Here is one democratic advance that COVID-19 should demand. The introduction of digital processes for collecting signatures on ballot measure petitions, effective immediately.
The coronavirus crisis has hit as petition circulators work towards an unofficial mid-April deadline to gather enough signatures to get various measures on this November’s ballot.
But as Politico has shown, the effort has been made more expensive—and medically risky—by COVID-19. A circulator can have hand sanitizer and wipes at the ready, and even purchase tens of thousands of pens so each voter who signs has his or her own. But it’s impractical to collect a signature at a social distance of 6 feet.

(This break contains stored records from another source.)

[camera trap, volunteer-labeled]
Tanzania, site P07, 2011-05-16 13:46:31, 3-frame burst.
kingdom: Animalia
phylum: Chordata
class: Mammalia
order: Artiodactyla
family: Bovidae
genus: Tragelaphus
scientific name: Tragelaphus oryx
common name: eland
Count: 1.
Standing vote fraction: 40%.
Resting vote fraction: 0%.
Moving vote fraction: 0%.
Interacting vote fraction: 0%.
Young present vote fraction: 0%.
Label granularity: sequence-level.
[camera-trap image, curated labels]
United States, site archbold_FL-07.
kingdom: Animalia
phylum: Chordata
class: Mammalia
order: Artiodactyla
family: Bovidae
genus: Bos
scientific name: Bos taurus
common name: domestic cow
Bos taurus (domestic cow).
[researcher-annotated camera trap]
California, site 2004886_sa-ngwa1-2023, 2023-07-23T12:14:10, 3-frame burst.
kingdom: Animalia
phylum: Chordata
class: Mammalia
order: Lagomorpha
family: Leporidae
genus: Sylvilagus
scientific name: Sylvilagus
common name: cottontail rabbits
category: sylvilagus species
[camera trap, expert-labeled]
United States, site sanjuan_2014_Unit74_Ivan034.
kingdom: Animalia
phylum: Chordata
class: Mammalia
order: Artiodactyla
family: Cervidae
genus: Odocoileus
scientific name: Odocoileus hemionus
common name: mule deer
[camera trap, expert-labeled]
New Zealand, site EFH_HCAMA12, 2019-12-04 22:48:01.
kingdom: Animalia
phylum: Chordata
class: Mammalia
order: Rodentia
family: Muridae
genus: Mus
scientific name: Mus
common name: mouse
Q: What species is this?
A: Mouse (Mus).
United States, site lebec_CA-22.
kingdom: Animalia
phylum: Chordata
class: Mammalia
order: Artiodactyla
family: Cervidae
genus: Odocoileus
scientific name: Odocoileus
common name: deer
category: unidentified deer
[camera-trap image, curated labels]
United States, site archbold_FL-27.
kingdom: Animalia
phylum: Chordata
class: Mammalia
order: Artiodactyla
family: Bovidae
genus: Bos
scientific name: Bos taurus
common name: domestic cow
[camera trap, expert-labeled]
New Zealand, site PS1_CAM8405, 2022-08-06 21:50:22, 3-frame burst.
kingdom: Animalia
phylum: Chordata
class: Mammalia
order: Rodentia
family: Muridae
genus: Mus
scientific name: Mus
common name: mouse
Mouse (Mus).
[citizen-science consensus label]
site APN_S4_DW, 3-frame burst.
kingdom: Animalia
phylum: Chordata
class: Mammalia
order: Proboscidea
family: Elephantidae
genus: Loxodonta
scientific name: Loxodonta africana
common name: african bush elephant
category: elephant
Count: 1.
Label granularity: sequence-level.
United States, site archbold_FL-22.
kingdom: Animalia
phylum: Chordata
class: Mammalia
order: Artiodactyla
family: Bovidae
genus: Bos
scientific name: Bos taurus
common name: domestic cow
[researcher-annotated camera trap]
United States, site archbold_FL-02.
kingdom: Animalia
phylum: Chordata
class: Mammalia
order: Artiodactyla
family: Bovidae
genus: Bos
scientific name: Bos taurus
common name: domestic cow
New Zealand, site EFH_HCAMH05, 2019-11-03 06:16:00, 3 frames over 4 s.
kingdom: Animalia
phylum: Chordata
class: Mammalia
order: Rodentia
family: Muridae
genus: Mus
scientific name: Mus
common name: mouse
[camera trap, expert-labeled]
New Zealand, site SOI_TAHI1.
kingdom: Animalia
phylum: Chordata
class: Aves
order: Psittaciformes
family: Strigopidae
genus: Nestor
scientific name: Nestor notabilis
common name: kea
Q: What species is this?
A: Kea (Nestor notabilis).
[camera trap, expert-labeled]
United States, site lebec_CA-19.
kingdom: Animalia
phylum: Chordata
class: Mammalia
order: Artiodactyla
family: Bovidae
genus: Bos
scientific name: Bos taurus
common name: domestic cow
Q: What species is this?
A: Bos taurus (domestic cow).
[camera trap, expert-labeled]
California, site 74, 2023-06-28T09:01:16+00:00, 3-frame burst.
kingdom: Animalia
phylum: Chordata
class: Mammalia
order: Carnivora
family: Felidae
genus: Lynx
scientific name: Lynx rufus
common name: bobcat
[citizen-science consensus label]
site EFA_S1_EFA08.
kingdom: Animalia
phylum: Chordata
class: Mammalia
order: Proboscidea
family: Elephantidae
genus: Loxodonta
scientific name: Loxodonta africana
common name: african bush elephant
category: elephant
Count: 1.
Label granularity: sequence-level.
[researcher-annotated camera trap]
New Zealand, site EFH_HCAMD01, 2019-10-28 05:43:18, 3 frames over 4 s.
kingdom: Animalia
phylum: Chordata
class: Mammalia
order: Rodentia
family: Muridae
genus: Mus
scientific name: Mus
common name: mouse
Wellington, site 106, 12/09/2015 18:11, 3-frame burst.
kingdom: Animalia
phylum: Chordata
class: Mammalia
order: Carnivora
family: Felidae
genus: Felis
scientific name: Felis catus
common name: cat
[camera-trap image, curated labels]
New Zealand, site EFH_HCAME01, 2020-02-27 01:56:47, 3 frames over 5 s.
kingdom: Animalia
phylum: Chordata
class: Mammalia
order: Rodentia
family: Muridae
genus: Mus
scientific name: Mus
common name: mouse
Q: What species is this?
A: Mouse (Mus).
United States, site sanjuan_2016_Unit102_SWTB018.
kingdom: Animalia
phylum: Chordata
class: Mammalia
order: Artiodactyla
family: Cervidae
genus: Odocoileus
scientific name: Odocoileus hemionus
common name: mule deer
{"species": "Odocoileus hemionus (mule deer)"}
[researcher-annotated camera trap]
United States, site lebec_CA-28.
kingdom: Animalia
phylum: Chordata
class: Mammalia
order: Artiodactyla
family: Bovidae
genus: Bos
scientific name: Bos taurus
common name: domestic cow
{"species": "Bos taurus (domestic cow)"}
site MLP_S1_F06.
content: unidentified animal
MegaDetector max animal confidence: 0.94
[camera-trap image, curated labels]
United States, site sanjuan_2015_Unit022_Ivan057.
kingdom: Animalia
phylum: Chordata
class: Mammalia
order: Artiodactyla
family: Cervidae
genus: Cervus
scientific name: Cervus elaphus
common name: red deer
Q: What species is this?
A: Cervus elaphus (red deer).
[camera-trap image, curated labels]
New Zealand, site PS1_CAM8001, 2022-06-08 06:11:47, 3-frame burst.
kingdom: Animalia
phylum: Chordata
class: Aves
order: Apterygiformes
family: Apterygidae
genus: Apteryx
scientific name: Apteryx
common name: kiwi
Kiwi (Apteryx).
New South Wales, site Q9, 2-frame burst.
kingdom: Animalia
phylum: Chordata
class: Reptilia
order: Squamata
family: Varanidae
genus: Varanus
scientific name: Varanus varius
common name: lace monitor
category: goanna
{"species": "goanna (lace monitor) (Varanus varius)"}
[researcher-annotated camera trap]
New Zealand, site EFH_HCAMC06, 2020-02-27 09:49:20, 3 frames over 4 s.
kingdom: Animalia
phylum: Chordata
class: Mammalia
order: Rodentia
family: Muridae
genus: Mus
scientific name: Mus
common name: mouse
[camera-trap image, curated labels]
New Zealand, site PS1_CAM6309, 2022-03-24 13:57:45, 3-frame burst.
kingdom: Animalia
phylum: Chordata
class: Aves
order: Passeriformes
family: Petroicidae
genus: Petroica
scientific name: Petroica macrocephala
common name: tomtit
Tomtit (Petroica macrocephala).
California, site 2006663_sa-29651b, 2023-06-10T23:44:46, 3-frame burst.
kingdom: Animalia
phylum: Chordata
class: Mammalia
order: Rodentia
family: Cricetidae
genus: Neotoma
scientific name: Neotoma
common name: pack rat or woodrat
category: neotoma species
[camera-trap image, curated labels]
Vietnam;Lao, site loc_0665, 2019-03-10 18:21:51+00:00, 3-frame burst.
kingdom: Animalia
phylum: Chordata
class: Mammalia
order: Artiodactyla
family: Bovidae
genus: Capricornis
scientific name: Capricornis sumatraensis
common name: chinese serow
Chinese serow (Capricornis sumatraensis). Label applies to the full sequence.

The obvious workaround involves allowing technology into the process—something that should have been done long ago. Online signature gathering has been kept illegal by powerful interests that detest the initiative process, and the politicians and judges those interests support.
It’s well past time to open up the process online. The virtues go beyond the current moment. It would give people more time to read and think before they sign a measure—instead of having a clipboard thrust in front of them at a supermarket. It might reduce the costs of signature gathering. And an online system might make verification of signatures an easier and less costly process for county registrars.
I’m seeing more and more online systems for petitioning in direct democracy around the world. These systems are typically less expensive and more efficient than California’s. If the Golden State would follow the world’s lead, COVID-19 might produce something good: a more democratic democracy here in California.